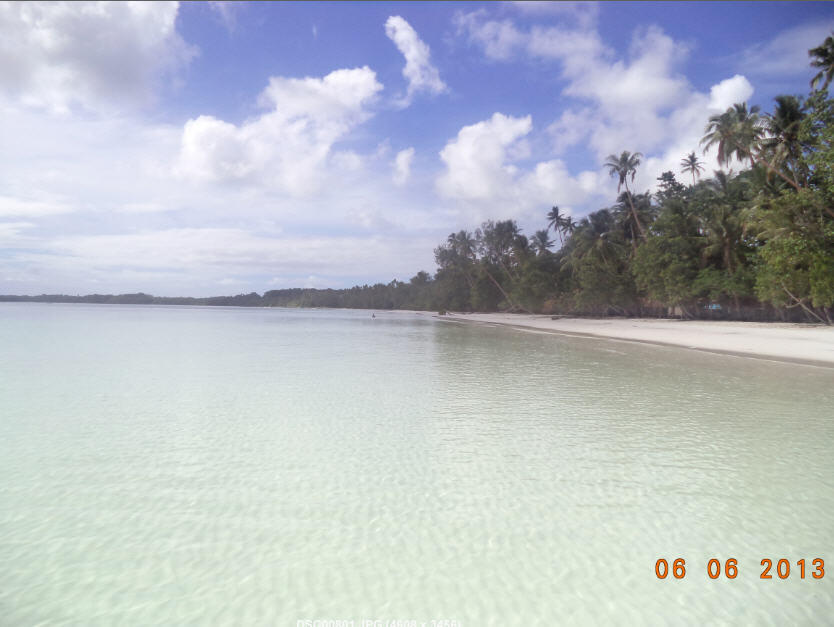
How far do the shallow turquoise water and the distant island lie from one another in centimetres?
1618

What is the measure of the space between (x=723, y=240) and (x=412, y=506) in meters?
32.0

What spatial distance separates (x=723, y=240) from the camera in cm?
2891

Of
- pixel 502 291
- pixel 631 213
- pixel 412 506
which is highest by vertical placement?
pixel 631 213

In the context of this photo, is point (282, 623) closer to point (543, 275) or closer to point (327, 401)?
point (327, 401)

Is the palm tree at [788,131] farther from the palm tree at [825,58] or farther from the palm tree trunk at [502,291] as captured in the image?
the palm tree trunk at [502,291]

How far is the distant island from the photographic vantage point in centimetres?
1956

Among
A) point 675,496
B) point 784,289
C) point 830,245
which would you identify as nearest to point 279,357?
point 675,496

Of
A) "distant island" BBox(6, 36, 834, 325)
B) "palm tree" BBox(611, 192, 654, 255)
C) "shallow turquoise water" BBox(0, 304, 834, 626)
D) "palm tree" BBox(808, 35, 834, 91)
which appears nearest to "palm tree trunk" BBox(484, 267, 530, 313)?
"distant island" BBox(6, 36, 834, 325)

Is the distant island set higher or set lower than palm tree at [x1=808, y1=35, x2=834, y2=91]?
lower

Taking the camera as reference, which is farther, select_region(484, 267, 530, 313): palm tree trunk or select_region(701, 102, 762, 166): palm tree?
select_region(484, 267, 530, 313): palm tree trunk

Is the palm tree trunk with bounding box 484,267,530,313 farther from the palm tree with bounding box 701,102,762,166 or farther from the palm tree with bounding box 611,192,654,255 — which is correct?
the palm tree with bounding box 701,102,762,166

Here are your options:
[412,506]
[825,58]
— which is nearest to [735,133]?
[825,58]

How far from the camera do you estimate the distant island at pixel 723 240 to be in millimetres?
19562

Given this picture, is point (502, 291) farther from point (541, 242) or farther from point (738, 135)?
point (738, 135)
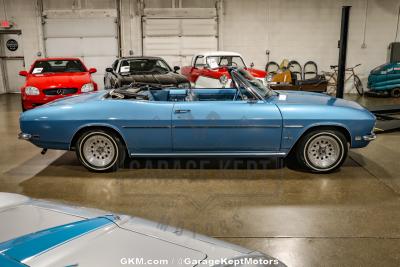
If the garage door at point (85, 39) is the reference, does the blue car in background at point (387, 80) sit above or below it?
below

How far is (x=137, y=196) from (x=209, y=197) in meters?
0.81

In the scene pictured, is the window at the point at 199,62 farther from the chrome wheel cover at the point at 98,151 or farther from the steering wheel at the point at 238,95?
the chrome wheel cover at the point at 98,151

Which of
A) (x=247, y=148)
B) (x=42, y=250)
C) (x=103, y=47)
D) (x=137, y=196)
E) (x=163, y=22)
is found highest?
(x=163, y=22)

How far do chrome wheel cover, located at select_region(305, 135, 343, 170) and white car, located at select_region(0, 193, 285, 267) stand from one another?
125 inches

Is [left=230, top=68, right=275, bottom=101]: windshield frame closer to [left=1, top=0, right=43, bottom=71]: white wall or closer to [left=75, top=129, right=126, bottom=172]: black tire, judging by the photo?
[left=75, top=129, right=126, bottom=172]: black tire

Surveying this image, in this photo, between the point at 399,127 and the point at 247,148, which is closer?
the point at 247,148

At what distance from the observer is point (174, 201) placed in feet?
13.0

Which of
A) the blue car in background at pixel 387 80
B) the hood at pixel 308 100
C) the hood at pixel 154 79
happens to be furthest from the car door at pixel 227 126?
the blue car in background at pixel 387 80

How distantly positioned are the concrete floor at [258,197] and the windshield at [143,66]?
3.90 m

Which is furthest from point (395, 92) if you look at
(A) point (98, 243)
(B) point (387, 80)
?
(A) point (98, 243)

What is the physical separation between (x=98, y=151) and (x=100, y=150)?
3 centimetres

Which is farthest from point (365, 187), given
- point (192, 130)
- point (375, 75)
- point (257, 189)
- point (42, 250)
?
point (375, 75)

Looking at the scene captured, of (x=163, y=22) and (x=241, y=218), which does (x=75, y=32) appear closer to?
(x=163, y=22)

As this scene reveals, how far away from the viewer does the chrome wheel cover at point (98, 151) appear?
188 inches
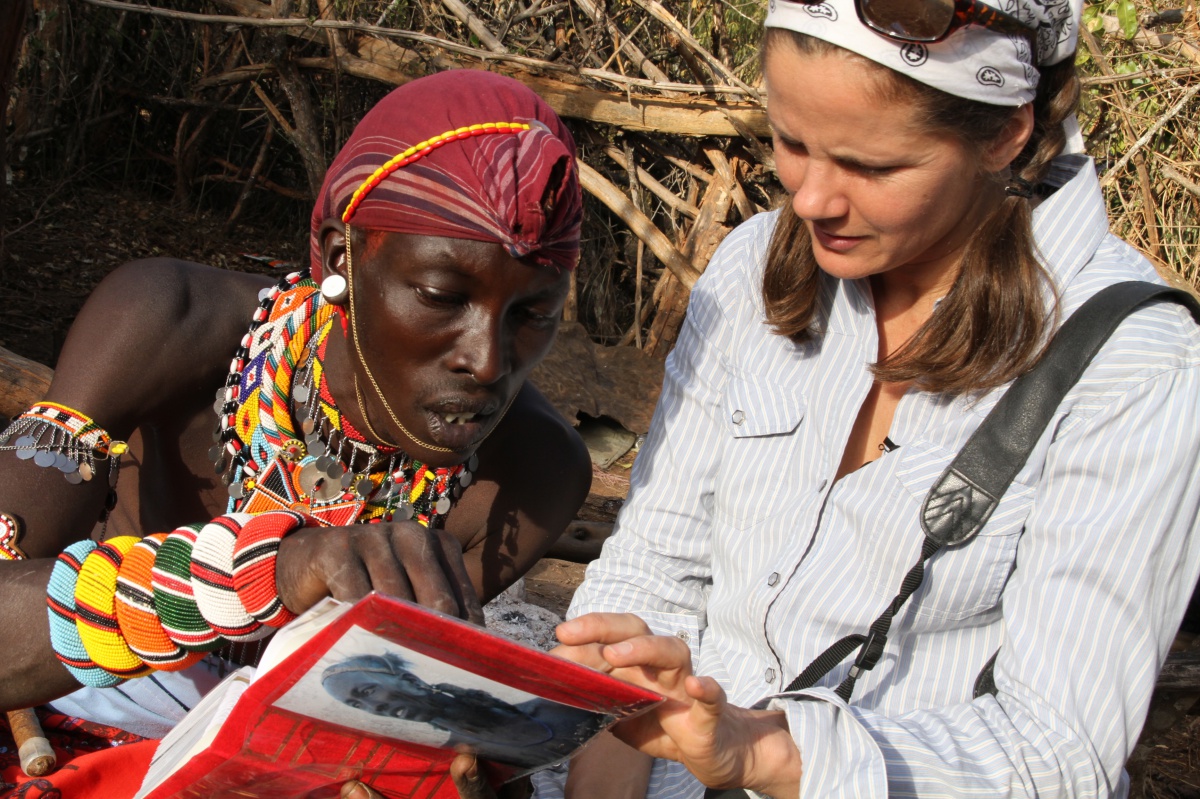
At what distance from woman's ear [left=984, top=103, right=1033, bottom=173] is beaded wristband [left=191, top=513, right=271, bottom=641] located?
4.25 feet

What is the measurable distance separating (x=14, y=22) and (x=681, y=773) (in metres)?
2.71

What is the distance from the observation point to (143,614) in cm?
153

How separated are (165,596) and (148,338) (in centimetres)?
86

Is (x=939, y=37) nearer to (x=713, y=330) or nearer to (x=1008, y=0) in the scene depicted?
(x=1008, y=0)

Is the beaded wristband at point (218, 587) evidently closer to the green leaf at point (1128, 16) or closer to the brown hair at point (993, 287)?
the brown hair at point (993, 287)

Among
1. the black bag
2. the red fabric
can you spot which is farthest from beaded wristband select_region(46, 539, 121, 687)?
the black bag

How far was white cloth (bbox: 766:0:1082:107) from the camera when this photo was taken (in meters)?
1.61

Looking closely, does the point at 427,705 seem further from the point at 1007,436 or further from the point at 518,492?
the point at 518,492

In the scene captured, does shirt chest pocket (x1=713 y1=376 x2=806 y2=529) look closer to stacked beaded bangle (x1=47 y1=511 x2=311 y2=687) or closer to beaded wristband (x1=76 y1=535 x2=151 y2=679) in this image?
stacked beaded bangle (x1=47 y1=511 x2=311 y2=687)

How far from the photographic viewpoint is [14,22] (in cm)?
305

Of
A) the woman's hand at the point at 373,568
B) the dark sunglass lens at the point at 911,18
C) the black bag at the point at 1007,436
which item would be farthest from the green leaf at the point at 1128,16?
the woman's hand at the point at 373,568

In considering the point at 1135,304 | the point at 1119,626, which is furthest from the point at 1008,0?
the point at 1119,626

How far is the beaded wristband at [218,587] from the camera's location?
1.48 m

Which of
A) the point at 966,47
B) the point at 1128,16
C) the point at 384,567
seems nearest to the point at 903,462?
the point at 966,47
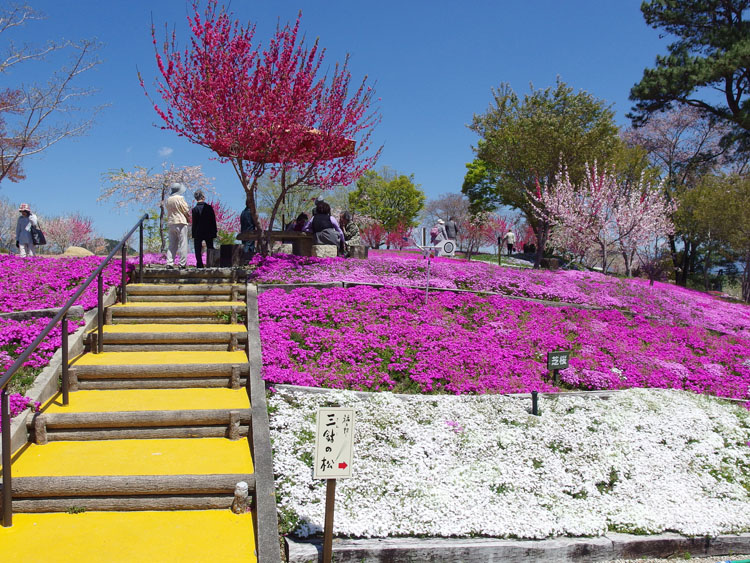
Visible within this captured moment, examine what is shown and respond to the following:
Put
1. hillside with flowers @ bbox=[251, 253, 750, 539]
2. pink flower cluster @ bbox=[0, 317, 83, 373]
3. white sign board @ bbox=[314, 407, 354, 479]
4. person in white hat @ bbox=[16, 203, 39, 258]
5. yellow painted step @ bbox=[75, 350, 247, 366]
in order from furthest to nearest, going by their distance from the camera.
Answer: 1. person in white hat @ bbox=[16, 203, 39, 258]
2. yellow painted step @ bbox=[75, 350, 247, 366]
3. pink flower cluster @ bbox=[0, 317, 83, 373]
4. hillside with flowers @ bbox=[251, 253, 750, 539]
5. white sign board @ bbox=[314, 407, 354, 479]

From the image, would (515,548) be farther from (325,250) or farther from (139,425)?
(325,250)

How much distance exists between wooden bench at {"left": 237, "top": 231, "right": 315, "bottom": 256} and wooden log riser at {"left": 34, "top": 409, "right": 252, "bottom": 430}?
8447 millimetres

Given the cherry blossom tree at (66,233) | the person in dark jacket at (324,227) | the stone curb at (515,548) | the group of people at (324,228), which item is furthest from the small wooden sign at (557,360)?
the cherry blossom tree at (66,233)

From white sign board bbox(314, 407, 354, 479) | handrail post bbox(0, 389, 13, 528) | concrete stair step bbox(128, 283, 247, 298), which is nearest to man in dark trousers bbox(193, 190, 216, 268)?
concrete stair step bbox(128, 283, 247, 298)

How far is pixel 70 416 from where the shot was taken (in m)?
5.80

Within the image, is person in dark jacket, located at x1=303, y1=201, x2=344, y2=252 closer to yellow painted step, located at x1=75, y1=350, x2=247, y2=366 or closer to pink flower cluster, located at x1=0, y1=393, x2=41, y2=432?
yellow painted step, located at x1=75, y1=350, x2=247, y2=366

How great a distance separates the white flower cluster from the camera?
5.18m


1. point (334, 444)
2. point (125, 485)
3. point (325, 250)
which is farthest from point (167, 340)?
point (325, 250)

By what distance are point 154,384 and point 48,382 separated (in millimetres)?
1182

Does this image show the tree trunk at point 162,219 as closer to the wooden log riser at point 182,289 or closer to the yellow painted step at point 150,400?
the wooden log riser at point 182,289

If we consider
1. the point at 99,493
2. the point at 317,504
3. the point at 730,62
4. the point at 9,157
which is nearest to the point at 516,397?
the point at 317,504

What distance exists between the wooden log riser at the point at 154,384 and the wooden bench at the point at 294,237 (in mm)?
7498

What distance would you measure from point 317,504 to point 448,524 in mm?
1292

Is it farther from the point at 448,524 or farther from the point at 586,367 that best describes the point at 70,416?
the point at 586,367
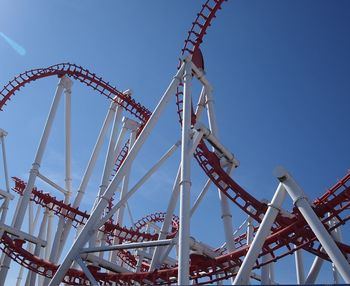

▶ [The request]
Set out the lines of the records above as a numbered list, from the line containing "Which is furthest from point" to the line containing "3 centimetres", including both and omitting blank lines.

▶ [Solution]
1. Which is furthest from point (395, 92) if you look at
2. (A) point (98, 243)
3. (B) point (387, 80)
4. ?
5. (A) point (98, 243)
6. What is the physical separation between (x=98, y=151) and (x=100, y=150)?
7. 3 centimetres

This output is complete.